For the ~124 mega-base Drosophila melanogaster genome, that raw score is about 15 with the NCBI-BLASTN defaults and about 170 for WU-BLASTN. Recall that the maximum score for aligning an oligo-nucleotide 25 bases long under the +5/-4 scheme is 125 (25*5). Even an alignment with an Expect of 1 has a raw score (170) greater than the maximal attainable score for a 25-mer under the WU-BLAST defaults! This is another reason why WU-BLASTN didn't report a hit.

To determine the length of an ungapped alignment that has 100 percent identity for a given raw score, divide the raw score by the match score. By this calculation, any oligo shorter than about 15 nucleotides (15/1) for NCBI-BLASTN and 34 nucleotides (170/5) for WU-BLASTN will have an Expect > 1. This means that the NCBI-BLASTN defaults are fine for mapping oligo-nucleotides to the Drosophila melanogaster genome. On the other hand, it appears that looking for short—less than 15 base-pair—cis-regulatory elements using either version of BLASTN with the default parameters is unlikely to be successful.

So what was the unreported WU-BLASTN Expect? Let's calculate it. With the data in Table 7-3 and the previously calculated effective HSP length of 294, first calculate m´ and n´ using the Perl functions effectiveLengthSeq and effectiveLengthDB. Plugging m´ and n´ together with the WU-BLASTN l and k and a raw score of 125 into the rawScoreToExpect function gives an Expect of 281. Recall that the NCBI-BLASTN Expect was 1e^-6. That's a 281-million-fold difference. BLAST is clearly parameter-sensitive! Using the default parameters, you instructed NCBI-BLASTN to search for short highly conserved regions, and it found one. WU-BLASTN, on the other hand, is parameterized to look for large regions of relatively low percent identity. This would be fine for cross-species searches of poorly conserved exons but is inappropriate for finding oligos.

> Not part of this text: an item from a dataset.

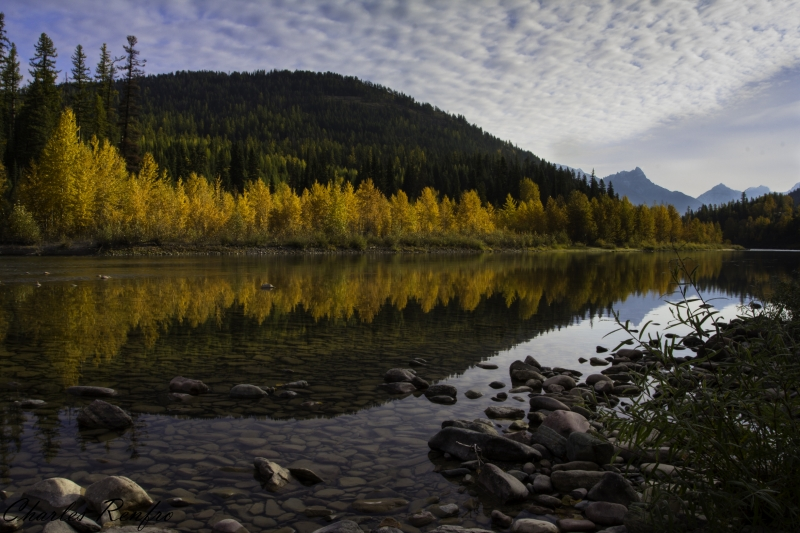 Reflections Of Fall On The Middle Fork Of The Flathead River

Using BLAST intelligently requires using the correct parameters for the task at hand and not placing too much faith in the reported Expect. See the section on BLAST protocols in Chapter 9 for practical suggestions on BLAST parameter choice. Remember, you get what you look for.

7.3.2 What It All Means

You now know how bit scores, sum scores, Expects, and P-values are calculated. You've also seen first-hand that scoring matrices and target frequencies aren't merely theoretical abstractions but realities that determine the outcome of a BLAST search. In some ways, choosing the right scoring scheme for a BLAST search is like choosing the right pair of eyeglasses. If your scoring scheme is too stringent, BLAST becomes nearsighted and will miss distant homologies. If your scheme is too lenient, BLAST becomes farsighted and fails to detect the obvious. Unfortunately, there's no optimal scoring scheme. As in real life, sometimes the best you can do is put on bifocals.

You've also seen that searching the same sequence and database with varied parameters can result in different alignments having very different Expects. Scores and E-values aren't implicit in a sequence or an alignment; they are solely contingent upon parameter values and the methods used to assess significance. There is nothing absolute about a BLAST significance value; it merely denotes the significance of an alignment in the context of a given search. Like everything else in bioinformatics, the biological implications of a (significant) alignment are inferred by the user and should be tested experimentally, if possible.

Hopefully, you've also learned that there is more to Karlin-Altschul statistics than simply calculating an Expect for an alignment. Karlin-Altschul statistics provide a theoretical framework from which to interpret alignment scores in the context of parameter choice. They also give you the means to tune BLAST for specific purposes. Without them, you'd have no way of knowing what a given scoring scheme was looking for, and you'd cast around in the dark for the right set of parameters. Karlin-Altschul statistics remove the mystery from parameter choice. BLAST certainly has its limitations, but thanks to its statistical foundation, at least you know what you're looking for.